Doug Whitman – manager of hedge fund Whitman Capital made nearly $1 million from 2006 to 2009 by receiving inside tips about companies earnings.
California hedge fund founder was convicted of insider trading Monday by jury that rejected his claims that he was careful never to trade based on secrets he received about public companies.
Doug Whitman, whose hedge fund oversaw roughly $100 million, was convicted of all charges against him. Only days earlier, the federal jury in New York heard him testify that he took pains to trade only on legal information gleaned from employees at public companies and from analysts.
Whitman (54) founder of hedge fund Whitman Capital, was the only defendant to testify among dozens charged in a wide-ranging crackdown since 2007 on insider trading by federal authorities. Nearly all those charged have pleaded guilty or been convicted at trial.

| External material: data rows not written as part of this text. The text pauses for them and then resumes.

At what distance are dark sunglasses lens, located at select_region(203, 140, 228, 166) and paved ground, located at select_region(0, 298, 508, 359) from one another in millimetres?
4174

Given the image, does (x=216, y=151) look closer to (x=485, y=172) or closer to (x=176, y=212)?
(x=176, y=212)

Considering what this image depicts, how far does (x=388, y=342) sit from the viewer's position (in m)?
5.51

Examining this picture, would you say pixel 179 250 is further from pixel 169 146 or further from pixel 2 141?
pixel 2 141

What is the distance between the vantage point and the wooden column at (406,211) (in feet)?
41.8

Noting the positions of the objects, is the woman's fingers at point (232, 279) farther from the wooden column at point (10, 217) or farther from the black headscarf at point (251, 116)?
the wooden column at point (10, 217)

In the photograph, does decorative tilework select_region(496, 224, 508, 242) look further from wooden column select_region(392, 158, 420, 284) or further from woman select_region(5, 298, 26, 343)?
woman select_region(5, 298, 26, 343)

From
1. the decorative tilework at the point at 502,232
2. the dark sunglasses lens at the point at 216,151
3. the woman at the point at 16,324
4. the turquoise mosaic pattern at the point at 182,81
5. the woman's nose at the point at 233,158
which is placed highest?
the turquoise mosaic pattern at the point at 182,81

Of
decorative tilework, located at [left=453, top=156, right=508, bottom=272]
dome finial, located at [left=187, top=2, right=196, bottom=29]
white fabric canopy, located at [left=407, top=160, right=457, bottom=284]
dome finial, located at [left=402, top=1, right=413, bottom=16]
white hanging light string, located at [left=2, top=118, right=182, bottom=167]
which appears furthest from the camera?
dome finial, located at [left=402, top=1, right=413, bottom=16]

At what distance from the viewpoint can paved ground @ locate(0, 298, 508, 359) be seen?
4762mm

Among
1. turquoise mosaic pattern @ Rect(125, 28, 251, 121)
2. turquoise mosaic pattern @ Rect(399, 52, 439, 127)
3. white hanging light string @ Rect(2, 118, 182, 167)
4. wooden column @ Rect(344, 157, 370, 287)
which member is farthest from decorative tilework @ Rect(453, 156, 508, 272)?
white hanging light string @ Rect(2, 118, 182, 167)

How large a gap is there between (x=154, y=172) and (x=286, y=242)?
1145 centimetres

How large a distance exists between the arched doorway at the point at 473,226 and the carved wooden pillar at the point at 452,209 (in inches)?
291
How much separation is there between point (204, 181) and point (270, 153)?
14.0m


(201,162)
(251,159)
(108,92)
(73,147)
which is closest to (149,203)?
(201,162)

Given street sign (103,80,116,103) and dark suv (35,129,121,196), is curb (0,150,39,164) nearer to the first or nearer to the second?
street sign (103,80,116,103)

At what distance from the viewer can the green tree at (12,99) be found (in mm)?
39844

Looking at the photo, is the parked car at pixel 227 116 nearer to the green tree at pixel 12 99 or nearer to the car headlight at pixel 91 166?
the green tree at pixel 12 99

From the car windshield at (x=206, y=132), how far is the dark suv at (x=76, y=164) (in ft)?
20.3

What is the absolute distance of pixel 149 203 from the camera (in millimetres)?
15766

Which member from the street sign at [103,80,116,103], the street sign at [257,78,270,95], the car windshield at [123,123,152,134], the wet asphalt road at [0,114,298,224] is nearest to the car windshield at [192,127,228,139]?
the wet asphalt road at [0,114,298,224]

Sentencing was set for December 20.
“Douglas Whitman now joins the grim procession of convicted Wall Street professionals who decided that the rules don’t apply to them. The rules do apply Preet Bharara said in a statement issued after the verdict. “Mr. Whitman had a hedge fund with his name on the door, with rules against insider trading. He flouted those rules, tarnished his name and now is a convicted felon facing imprisonment.”
Prosecutors said Whitman made nearly $1 million from 2006 to 2009 by receiving inside tips about the earnings of public companies.
He testified that he was careful not to make trades based on inside information whenever he came across it, but his definition of what constituted secrets seemed elusive.
Whitman said he believed that it was fair for public company employees to give traders general information or “color” about how business was going, as long as they didn’t give up exact numbers about revenue, profit and guidance before they were released publicly.
Over three weeks, jurors heard testimony that Whitman’s hedge fund made trades from 2007 to 2009 based on inside information related to Google Inc., Marvell Technology Group and Polycom Inc.
Among witnesses for the government was Roomy Khan, who said Whitman was “almost hounding me” for inside information from a close contact at Polycom, a telecommunications company. Whitman testified that his firm realized $362,172 in profit on Polycom shares during the period the government alleged that Khan gave him secrets.
The government played audio tapes for jurors of phone conversations between Khan and Whitman. In one recorded call, Whitman refers to Khan as “Miss Google” after he made roughly half a million dollars on tips the government said he got from Khan.
Doug Whitman was convicted of two counts of securities fraud and two additional counts of conspiracy to commit securities fraud. The charges carry a potential penalty of as much as 50 years in prison, but his sentence probably will be much less.
So far, the longest prison sentence to result from the New York investigation was the 11-year term given to Raj Rajaratnam, a hedge fund founder who prosecutors say made as much as $75 million trading illegally.